• **PASSAGE FOR REVIEW**
—————
Asylum applicants, asylees, and lawful permanent residents who obtained such status based on their asylum status are subject to special rules with regard to traveling outside the United States. This U.S. Citizenship and Immigration Services (USCIS) Fact Sheet describes the relevant statutes and regulations regarding traveling outside the United States as well as the consequences that could result if an asylum applicant, an asylee, or a lawful permanent resident who obtained such status based on his or her asylum status returns to his or her country of claimed persecution.

Travel Outside the United States

    • Asylum Applicants: An asylum applicant who leaves the United States without first obtaining advance parole shall be presumed to have abandoned his or her asylum application. Advance parole (see: USCIS Form I-131) allows certain aliens to return to the United States without a visa after traveling abroad. Asylum applicants must receive advance parole before leaving the United States. Advance parole does not guarantee that the alien will be paroled into the United States. Rather, the asylum applicant must still undergo inspection by an immigration inspector from United States Customs and Border Protection (CBP).
—————
• **COLLECTED DATA**

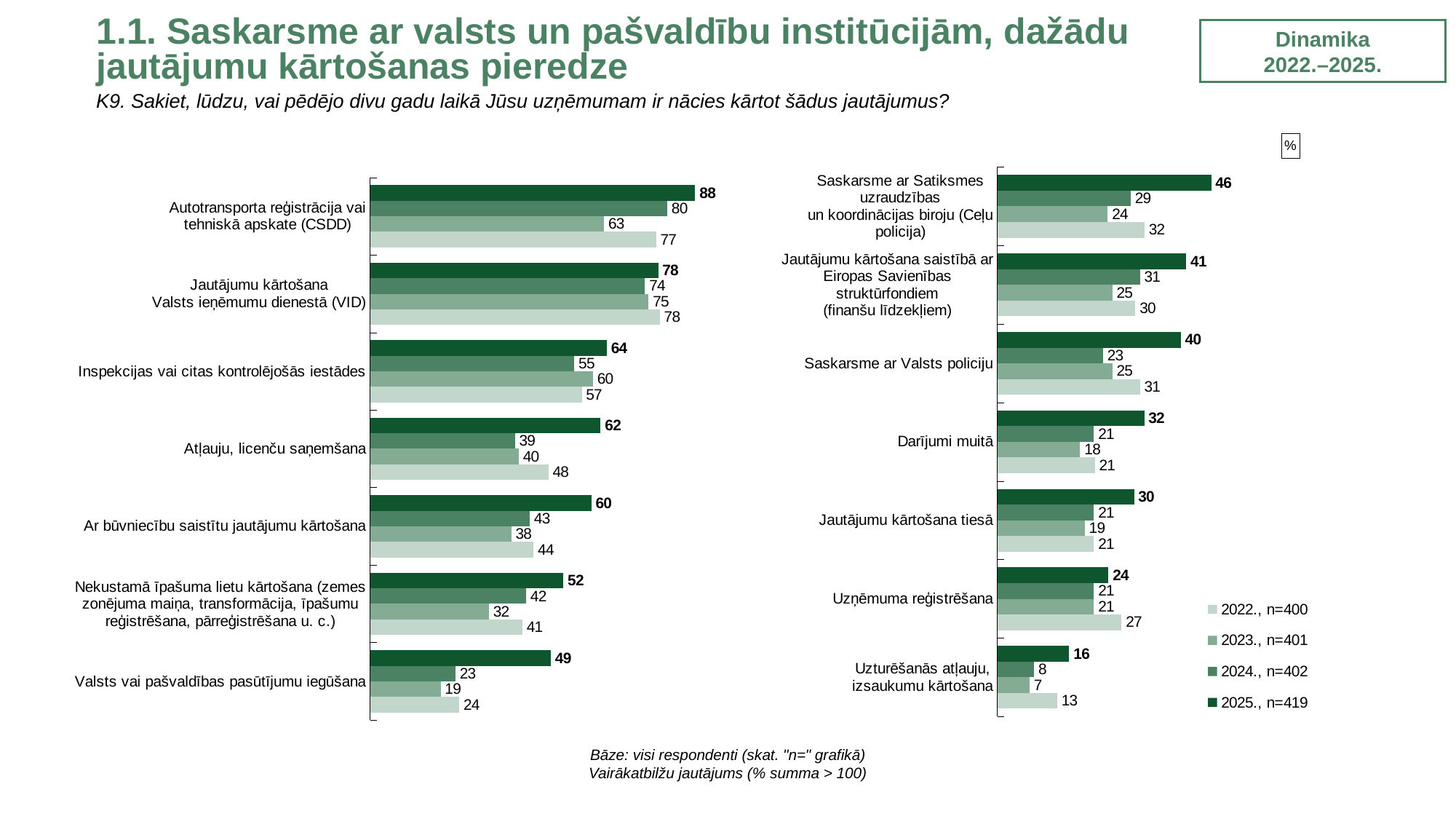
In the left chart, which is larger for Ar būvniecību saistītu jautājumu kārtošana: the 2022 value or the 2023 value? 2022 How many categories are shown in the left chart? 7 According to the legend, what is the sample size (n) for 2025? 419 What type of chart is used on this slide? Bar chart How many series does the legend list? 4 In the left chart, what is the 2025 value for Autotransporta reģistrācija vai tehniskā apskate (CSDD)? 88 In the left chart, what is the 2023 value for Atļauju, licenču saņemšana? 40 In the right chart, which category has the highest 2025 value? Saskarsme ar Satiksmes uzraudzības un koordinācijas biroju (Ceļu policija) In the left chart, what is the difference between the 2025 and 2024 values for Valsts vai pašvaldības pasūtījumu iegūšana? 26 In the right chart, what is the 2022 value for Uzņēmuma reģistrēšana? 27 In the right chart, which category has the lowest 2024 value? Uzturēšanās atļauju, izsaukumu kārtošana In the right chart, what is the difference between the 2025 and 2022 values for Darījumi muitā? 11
—————
• **ACTIONS TO TAKE**
**A)** Quote the asylum travel passage from "Travel Outside the" up to and including "Border Protection (CBP).".
**B)** Summarize the asylum travel passage in two sentences.
The listing that accompanies the asylum travel passage was drawn from a separate source.

• **TASK-BY-TASK ANSWERS**
**A)**
Travel Outside the United States

    • Asylum Applicants: An asylum applicant who leaves the United States without first obtaining advance parole shall be presumed to have abandoned his or her asylum application. Advance parole (see: USCIS Form I-131) allows certain aliens to return to the United States without a visa after traveling abroad. Asylum applicants must receive advance parole before leaving the United States. Advance parole does not guarantee that the alien will be paroled into the United States. Rather, the asylum applicant must still undergo inspection by an immigration inspector from United States Customs and Border Protection (CBP).

**B)** Asylum applicants, asylees, and lawful permanent residents whose status came from asylum are subject to special rules on travel outside the United States, and a USCIS Fact Sheet describes those rules and the consequences of returning to the country of claimed persecution. An asylum applicant who leaves without first obtaining advance parole is presumed to have abandoned the application, and even with advance parole, which does not guarantee parole into the United States, the applicant must still undergo inspection by an immigration inspector from CBP.